2. Ein Ereignis braucht eine bestimmte Zeit in der eine bestimmte Strecke zurück gelegt wird. So lange sich weder die Zeit, noch die Geschwindigkeit ändern wird dabei immer eine Gerade heraus kommen. Ob die nun in einer Graphik flach ist, steigt oder fällt ist unerheblich - es ist immer eine Gerade. Wenn ich nun sage, dass das Licht in einer Sekunde einen Meter vorwärts und einen Meter hoch läuft, haben wir eine Gerade im Winkel von 45°, das bezeichnet man auch als eine Steigung von 100%. Wenn ich jetzt das Licht am höchsten Punkt mit gleicher Geschwindigkeit und Neigung zurück laufen lasse, wird wieder eine Gerade heraus kommen usw usf. Diese Geraden haben in diesem Fall den Winkel von 90° zueinander und heraus kommt eine Zickzacklinie.
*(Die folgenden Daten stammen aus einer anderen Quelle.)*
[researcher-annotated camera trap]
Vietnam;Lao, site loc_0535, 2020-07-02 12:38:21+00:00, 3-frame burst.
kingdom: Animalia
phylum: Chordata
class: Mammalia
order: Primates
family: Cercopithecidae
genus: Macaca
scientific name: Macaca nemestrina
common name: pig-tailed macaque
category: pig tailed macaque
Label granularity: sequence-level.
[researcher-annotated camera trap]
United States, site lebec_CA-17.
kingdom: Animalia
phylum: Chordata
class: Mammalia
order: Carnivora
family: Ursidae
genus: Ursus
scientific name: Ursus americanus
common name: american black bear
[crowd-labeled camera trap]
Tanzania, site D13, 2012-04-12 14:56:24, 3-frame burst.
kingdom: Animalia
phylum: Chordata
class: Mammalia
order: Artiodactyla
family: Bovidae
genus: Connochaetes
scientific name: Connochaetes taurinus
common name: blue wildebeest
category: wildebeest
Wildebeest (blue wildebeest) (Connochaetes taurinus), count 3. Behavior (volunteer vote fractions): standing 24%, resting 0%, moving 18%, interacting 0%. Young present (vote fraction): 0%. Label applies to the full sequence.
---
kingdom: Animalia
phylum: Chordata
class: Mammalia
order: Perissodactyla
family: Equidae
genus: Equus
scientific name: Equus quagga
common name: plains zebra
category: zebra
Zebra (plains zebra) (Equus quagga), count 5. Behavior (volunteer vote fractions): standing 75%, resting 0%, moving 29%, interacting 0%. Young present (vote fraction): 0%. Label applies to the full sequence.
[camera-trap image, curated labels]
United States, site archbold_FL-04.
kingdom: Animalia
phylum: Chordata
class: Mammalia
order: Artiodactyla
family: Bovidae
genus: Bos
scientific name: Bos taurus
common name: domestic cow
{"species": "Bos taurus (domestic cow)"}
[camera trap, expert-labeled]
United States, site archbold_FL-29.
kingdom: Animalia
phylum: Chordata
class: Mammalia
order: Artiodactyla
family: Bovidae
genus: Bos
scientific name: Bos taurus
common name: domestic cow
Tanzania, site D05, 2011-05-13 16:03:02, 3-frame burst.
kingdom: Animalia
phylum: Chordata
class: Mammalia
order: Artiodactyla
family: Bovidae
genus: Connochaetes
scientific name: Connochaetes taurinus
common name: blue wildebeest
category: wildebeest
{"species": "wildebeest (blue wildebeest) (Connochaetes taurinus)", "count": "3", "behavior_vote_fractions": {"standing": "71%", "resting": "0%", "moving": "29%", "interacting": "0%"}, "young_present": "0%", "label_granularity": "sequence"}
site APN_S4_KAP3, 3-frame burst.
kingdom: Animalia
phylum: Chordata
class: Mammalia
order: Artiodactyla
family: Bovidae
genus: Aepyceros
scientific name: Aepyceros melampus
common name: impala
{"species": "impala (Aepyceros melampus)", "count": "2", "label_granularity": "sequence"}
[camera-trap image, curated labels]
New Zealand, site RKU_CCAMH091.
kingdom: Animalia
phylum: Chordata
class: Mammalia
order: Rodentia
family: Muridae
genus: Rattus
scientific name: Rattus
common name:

3. Der Punkt geht scheinbar gleichmässig auf und ab. In Wirklichkeit bremst er aber ab und beschleunigt nach der Umkehr wieder etwas, dadurch entsteht Deine Kurve. Wenn die einzelnen Wellenglieder aufeinander treffen, haben sie zuerst wenig Energie zueinander, dann in der Mitte der Bewegung die höchte "Kompression" und gegen Ende der Begegnung nimmt die Energie wieder ab. Das geht einher mit einem Wechsel der Geschwindigkeit und damit entsteht eben wieder die Kurve. Das Licht aber wird nicht abgebremst und beschleunigt, es prallt ab und läuft mit der gleichen Geschwindigkeit zurück. Hier liegt der wesentliche Unterschied.
4. Ja, da hast Du recht

5. Ich denke, ich habe Dich verstanden, aber eine gleichförmige Bewegung ist nicht gleich einer beschleunigten Bewegung - da liegt Dein Denkfehler begraben.
6. Nein, leider nicht, in diesem Fall ist jede Kurve falsch, es KANN nur eine Gerade sein. Wenn Du Zugang zu einem Plotter hast, kannst Du das ganz leicht überprüfen, in dem Du Geschwindigkeit und Steigung eingibst und das Ding mal laufen lässt.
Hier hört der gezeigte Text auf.